Nous avons essayé de raconter les terribles événements qui s'étaient passés au Champ-de-Mars dans l'après-midi du 17 juillet 1791 ; essayons de donner une idée du spectacle que présentait le théâtre, après avoir mis sous les yeux de nos lecteurs le tableau du drame qui venait de s'y jouer, et dont Bailly et La Fayette avaient été les deux principaux acteurs.
Ce spectacle était celui qui frappa un jeune homme vêtu en officier de la garde nationale, qui, débouchant de la rue Saint-Honoré, avait traversé le pont Louis XV, et abordait le Champ-de-Mars par la rue de Grenelle.
Ce spectacle – qu'éclairait une lune aux deux tiers de sa période croissante, et roulant entre de gros nuages noirs dans lesquels elle se perdait de temps en temps – était lugubre à voir !

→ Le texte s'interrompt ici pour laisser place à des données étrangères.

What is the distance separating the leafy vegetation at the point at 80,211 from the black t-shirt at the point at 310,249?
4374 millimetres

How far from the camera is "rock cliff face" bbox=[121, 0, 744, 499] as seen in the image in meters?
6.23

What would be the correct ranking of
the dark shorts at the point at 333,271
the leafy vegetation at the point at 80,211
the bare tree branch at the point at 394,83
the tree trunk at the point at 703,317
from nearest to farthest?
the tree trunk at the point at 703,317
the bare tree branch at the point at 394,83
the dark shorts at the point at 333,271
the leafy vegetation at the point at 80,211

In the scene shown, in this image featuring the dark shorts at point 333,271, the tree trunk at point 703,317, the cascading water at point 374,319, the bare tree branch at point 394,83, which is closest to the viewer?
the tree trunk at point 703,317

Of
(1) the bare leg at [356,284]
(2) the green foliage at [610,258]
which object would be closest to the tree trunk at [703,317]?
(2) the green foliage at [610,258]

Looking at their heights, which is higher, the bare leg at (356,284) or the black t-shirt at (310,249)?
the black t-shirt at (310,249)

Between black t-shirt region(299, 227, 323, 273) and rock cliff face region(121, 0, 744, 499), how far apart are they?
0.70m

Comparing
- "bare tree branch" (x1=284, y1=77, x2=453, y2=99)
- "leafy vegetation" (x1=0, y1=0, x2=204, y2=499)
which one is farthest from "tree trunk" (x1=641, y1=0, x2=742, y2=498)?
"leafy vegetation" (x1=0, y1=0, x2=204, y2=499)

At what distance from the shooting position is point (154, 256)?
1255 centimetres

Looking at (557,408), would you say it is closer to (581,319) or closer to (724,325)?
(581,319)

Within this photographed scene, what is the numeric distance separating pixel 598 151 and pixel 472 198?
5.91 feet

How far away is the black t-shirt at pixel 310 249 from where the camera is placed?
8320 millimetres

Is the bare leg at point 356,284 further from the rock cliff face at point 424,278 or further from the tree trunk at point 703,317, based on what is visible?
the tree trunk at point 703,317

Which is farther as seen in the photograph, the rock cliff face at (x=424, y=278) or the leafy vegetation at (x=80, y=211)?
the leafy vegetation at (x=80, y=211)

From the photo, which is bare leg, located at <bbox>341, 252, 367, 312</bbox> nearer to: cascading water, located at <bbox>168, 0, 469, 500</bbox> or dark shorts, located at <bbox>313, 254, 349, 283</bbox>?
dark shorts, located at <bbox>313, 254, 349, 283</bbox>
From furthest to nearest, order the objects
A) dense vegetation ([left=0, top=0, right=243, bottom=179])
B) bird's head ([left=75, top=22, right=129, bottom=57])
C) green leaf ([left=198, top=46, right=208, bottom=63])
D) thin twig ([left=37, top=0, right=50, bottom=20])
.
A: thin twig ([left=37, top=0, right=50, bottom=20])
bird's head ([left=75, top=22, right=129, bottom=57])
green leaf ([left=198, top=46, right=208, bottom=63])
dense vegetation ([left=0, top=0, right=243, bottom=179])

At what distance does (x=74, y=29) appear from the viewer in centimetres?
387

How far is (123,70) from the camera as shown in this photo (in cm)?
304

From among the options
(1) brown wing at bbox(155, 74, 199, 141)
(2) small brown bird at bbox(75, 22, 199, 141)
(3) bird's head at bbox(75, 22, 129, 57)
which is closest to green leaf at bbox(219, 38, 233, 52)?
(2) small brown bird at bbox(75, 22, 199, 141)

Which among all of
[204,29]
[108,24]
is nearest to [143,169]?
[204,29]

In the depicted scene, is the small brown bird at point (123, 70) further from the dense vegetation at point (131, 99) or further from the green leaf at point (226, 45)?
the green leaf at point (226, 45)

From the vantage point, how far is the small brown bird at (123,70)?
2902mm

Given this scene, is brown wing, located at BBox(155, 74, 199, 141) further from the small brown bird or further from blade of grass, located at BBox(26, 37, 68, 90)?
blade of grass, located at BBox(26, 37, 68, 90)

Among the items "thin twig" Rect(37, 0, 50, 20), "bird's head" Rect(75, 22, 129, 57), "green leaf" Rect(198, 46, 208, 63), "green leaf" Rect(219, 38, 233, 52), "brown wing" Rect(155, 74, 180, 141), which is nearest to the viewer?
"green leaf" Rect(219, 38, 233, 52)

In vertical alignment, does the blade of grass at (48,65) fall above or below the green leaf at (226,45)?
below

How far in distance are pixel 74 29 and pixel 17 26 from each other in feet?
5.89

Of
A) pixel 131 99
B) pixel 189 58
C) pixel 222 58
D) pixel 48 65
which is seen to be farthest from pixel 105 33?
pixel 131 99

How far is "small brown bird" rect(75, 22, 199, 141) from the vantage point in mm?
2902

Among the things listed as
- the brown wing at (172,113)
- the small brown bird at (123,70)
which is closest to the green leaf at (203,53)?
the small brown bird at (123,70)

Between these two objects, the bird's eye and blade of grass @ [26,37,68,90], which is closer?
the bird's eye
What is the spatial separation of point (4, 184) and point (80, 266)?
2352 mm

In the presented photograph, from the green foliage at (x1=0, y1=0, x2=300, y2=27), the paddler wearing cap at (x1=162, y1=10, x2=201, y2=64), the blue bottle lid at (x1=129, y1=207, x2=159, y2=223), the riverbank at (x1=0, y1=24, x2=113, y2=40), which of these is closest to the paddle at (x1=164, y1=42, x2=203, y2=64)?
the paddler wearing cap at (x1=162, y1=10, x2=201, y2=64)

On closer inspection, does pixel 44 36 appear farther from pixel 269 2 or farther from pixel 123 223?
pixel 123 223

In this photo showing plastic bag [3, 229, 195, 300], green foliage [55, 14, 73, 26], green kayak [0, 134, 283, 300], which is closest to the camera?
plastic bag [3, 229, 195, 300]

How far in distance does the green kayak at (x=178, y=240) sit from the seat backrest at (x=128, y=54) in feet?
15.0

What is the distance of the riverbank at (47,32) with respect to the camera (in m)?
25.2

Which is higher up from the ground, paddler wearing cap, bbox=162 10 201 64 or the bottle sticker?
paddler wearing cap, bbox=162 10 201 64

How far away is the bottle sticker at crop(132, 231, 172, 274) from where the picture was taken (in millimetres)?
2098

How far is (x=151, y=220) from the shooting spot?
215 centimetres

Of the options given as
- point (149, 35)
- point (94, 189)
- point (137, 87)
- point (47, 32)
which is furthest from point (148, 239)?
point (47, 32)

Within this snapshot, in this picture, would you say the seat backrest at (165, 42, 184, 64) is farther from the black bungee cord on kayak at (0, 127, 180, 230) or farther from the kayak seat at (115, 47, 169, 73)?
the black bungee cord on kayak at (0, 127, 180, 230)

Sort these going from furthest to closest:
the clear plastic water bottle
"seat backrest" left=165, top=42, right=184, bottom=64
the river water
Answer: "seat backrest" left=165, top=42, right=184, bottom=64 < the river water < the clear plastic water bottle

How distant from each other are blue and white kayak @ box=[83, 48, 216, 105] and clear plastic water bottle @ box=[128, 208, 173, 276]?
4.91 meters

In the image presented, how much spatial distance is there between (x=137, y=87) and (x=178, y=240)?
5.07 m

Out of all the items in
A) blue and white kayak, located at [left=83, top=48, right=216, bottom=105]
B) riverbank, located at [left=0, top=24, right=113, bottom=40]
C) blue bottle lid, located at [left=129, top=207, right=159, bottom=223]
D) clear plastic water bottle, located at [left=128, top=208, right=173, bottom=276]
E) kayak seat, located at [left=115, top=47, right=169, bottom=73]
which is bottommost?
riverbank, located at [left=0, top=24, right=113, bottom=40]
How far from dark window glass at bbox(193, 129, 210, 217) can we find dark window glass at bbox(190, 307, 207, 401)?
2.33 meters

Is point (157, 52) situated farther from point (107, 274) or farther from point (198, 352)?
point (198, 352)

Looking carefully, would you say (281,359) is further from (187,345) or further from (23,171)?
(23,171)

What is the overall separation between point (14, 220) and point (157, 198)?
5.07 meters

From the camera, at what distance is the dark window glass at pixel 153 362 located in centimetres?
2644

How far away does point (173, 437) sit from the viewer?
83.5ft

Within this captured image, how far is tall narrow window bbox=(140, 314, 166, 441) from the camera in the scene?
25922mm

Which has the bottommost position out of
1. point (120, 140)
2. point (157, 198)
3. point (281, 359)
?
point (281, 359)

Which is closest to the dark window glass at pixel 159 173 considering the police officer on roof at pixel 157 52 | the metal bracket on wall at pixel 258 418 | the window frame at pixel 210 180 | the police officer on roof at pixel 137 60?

Le Champ-de-Mars avait l'aspect d'un champ de bataille couvert de morts et de blessés au milieu desquels erraient, comme des ombres, des hommes chargés de jeter les morts à la Seine, et de porter les blessés à l'hôpital militaire du Gros-Caillou.
Le jeune officier que nous suivons depuis la rue Saint-Honoré s'arrêta un instant à l'entrée du Champ-de-Mars, et, joignant les mains avec un geste de naïve terreur :
- Jésus Dieu ! murmura-t-il, la chose a donc été pire encore qu'on ne me l'avait dit ?...
Puis, après avoir regardé pendant quelques minutes l'étrange opération qui s'accomplissait, s'approchant de deux hommes qu'il voyait porter un cadavre du côté de In Seine :
- Citoyens, leur demanda-t-il, voulez-vous bien me dire ce que vous allez faire de cet homme ?
- Suis-nous, répondirent les deux hommes, et tu le verras.
Le jeune officier les suivit.
Arrivés sur le pont de bois, les deux hommes balancèrent le cadavre en comptant : « Une, deux, trois ! » et, au troisième coup, ils jetèrent le corps à la Seine.
Le jeune homme poussa un cri de terreur.
- Mais que faites-vous donc, citoyens ? demanda-t-il.
- Vous le voyez bien, mon officier, répondirent les deux hommes ; nous déblayons le terrain.
- Et vous avez des ordres pour agir ainsi ?
- Apparemment.
- De qui ?
- De la municipalité.
- Oh ! fit le jeune homme stupéfait.
Puis, après un moment de silence, et étant rentré avec eux dans le Champ de-Mars :
- Avez-vous déjà jeté beaucoup de cadavres à la Seine ?
- Cinq ou six, répondit un des deux hommes
- Pardon, citoyen, reprit le jeune homme, mais j'ai un grand intérêt à la question que je vais vous faire : parmi ces cinq ou six cadavres, avez-vous remarqué un homme de quarante-six ou quarante-huit ans, de cinq pieds cinq pouces à peu près ; trapu, vigoureux, moitié paysan, moitié bourgeois ?
- Ma foi, dit un des hommes, nous n'avons qu'une remarque à faire : c'est si les gens couchés là sont morts ou vivants ; s'ils sont morts, nous les jetons à la rivière ; s'ils ne sont pas morts, nous les transportons à l'hôpital du Gros-Caillou.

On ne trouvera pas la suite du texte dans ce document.